** Opening PROVIDED RECORDS block **

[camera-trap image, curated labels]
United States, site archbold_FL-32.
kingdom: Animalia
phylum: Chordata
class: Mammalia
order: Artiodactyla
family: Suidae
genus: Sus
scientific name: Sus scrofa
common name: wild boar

** Closing PROVIDED RECORDS block **

• WHAT IS REQUIRED
All that the answer may hold is the lines from the one with "order: Artiodactyla" through the end of the data, set down exactly as they appear.

• RESPONSE AREA
order: Artiodactyla
family: Suidae
genus: Sus
scientific name: Sus scrofa
common name: wild boar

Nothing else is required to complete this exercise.